## [Exercise task A]
Gather every line in the records below that contains the word "from", and copy each one out in full.

## [Document section]
= British Studies Seminar, University of Texas at Austin =

British Studies, officially the Faculty Seminar on British Studies is a weekly seminar at the University of Texas at Austin that has met continually since 1975. British Studies is directed by Wm. Roger Louis, a founding member of the seminar and a distinguished historian at the University of Texas. The seminar is sponsored by the British Studies Program at UT, a program that also appoints junior fellows annually from among UT's faculty, and offers Churchill Scholarships to graduate students and undergraduates. The seminar has produced a book series—with the Harry Ransom Humanities Research Center and I.B. Tauris of London— containing a selection of lectures delivered to the seminar: Adventures with Britannia (1995), More Adventures with Britannia (1998), Still More Adventures with Britannia (2003), Yet More Adventures with Britannia (2005), Penultimate Adventures with Britannia (2008), and Ultimate Adventures with Britannia (2009).

The British Studies seminar is held in the Tom Lea Room of the Harry Ransom Humanities Research Center. "Imagine the setting," writes Wm. Roger Louis, the director. "Dark wood paneling, the occasional Topolski paintings of Evelyn Waugh and Graham Greene, and spacious glass windows. A magnificent seminar table overlooks a courtyard graced with live oaks and the scattered ashes of one of the founding members of the seminar. On arrival at the seminar, the participants help themselves to a glass of Tio Pepe or Dry Sack sherry, though teetotalers prefer cranberry juice. Sherry has come to symbolize the attitude. The seminar meets to examine in a civilized way whatever happens to be on the agenda, Scottish or Indian, Canadian or Jamaican, English or Australian. The discussion is civil, but sometimes grows a bit heated. What makes the debate engrossing is the clash of different perspectives—including those of lawyers, physicians, retired ambassadors, and others of the larger Austin community."

==Notable Seminar Lectures==
A full list of all lectures is available in Burnt Orange Britannia

===1970s===

- Fall Semester 1976
- Paul Scott (novelist, London), "The Raj Quartet"
- Wm. Roger Louis (UT History), "Churchill, Roosevelt, and the Future of Dependent Peoples during the Second World War"
- Michael Holroyd (biographer, Dublin), "Two Biographies: Lytton Strachey and Augustus John"

## [Data lines]

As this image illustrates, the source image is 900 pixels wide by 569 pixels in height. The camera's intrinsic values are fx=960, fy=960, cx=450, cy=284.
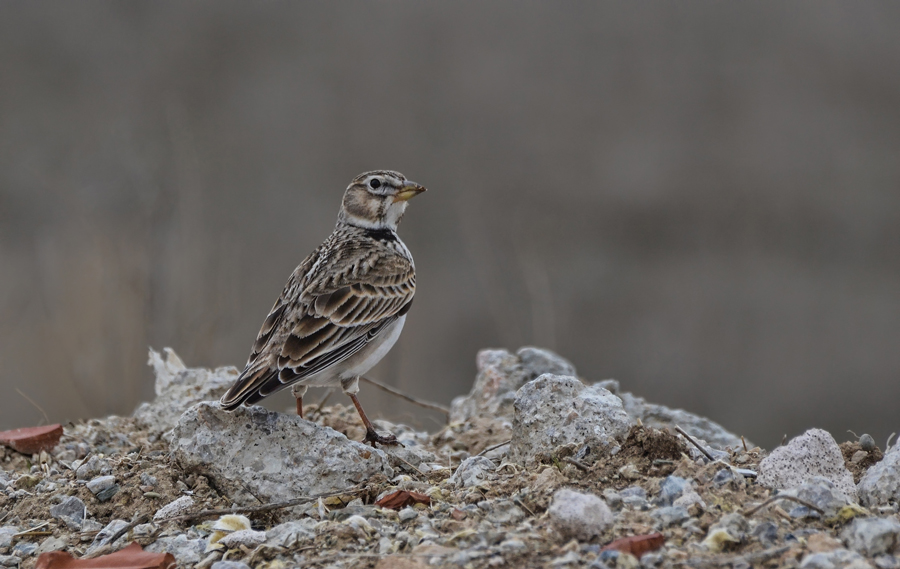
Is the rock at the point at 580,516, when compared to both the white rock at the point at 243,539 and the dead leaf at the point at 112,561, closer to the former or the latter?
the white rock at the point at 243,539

---

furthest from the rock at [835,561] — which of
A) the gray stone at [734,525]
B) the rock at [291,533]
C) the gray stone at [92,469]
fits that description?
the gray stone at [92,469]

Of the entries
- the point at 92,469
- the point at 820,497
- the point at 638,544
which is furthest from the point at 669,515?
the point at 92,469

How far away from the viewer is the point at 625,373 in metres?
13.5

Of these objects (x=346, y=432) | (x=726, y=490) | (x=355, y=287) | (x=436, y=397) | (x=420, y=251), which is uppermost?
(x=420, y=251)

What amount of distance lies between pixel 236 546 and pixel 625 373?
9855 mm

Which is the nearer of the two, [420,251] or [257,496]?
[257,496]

## [Exercise task B]
According to the text on the British Studies seminar, in which room is the seminar held?

## [Response A]
furthest from the rock at [835,561] — which of
which is furthest from the point at 669,515?
How far away from the viewer is the point at 625,373 in metres?

## [Response B]
The Tom Lea Room of the Harry Ransom Humanities Research Center.